Action item: Repeat the data word for word. Do not include the pictures.

Information shown:
○ ○ ○ ○ ○

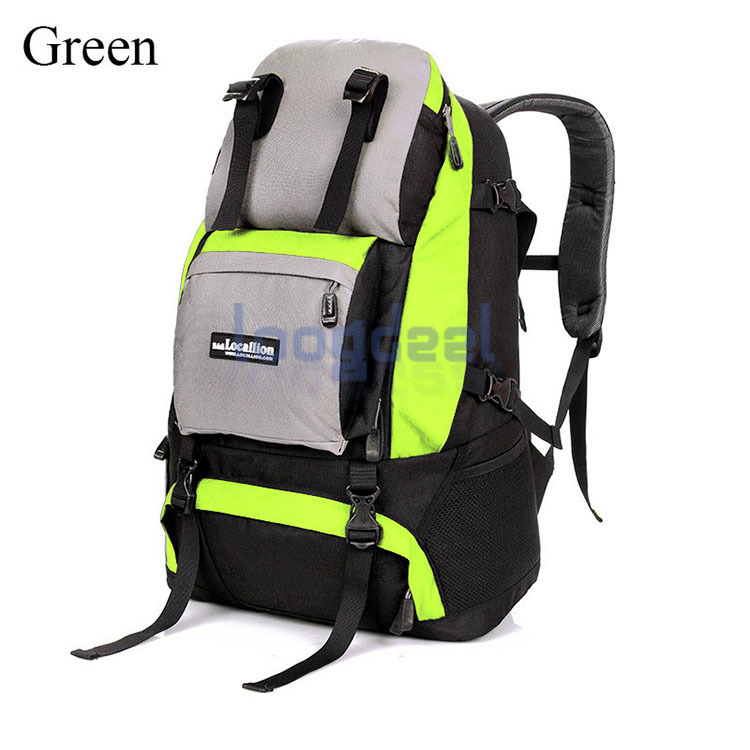 cf1d7158bde1 Wholesale Mountaineering Outdoor Travel Shoulder Bag Student Backpack Men  and Women 40L Hiking Traveling Backpack Tourism xiaomi-in Travel Bags from  Luggage ...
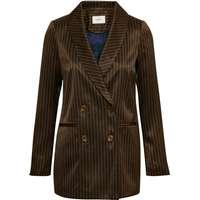 c40e70b604e8 Dame blazer og Dametøj - Sammenlign priser hos PriceRunner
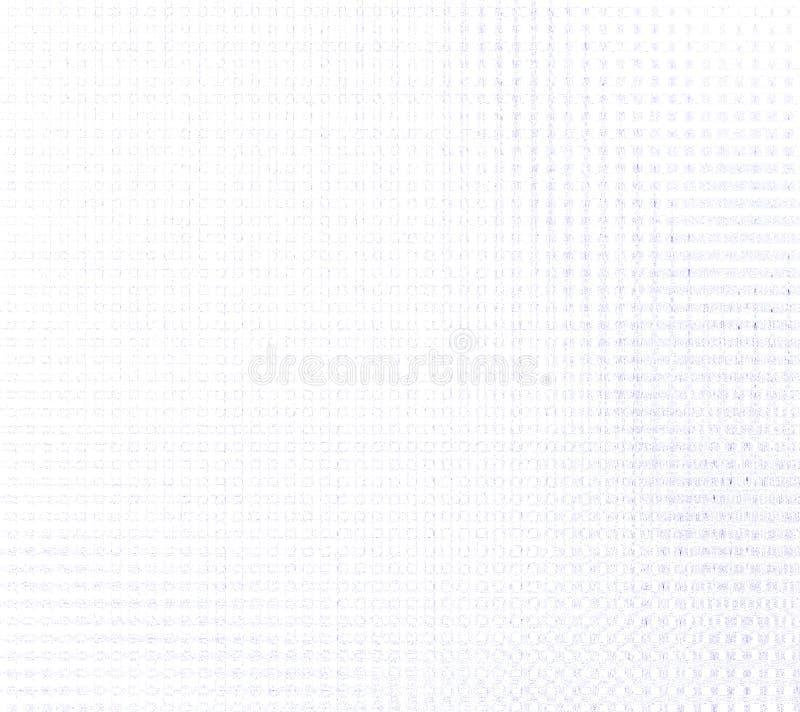 Download Molti Punti Della Penna Blu Su Bianco (progettazione Del Fondo) Immagine Stock - Immagine di pendenza, dinamico: 55357237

○ ○ ○ ○ ○

Completed task:
 cf1d7158bde1 Wholesale Mountaineering Outdoor Travel Shoulder Bag Student Backpack Men  and Women 40L Hiking Traveling Backpack Tourism xiaomi-in Travel Bags from  Luggage ...
 c40e70b604e8 Dame blazer og Dametøj - Sammenlign priser hos PriceRunner
 Download Molti Punti Della Penna Blu Su Bianco (progettazione Del Fondo) Immagine Stock - Immagine di pendenza, dinamico: 55357237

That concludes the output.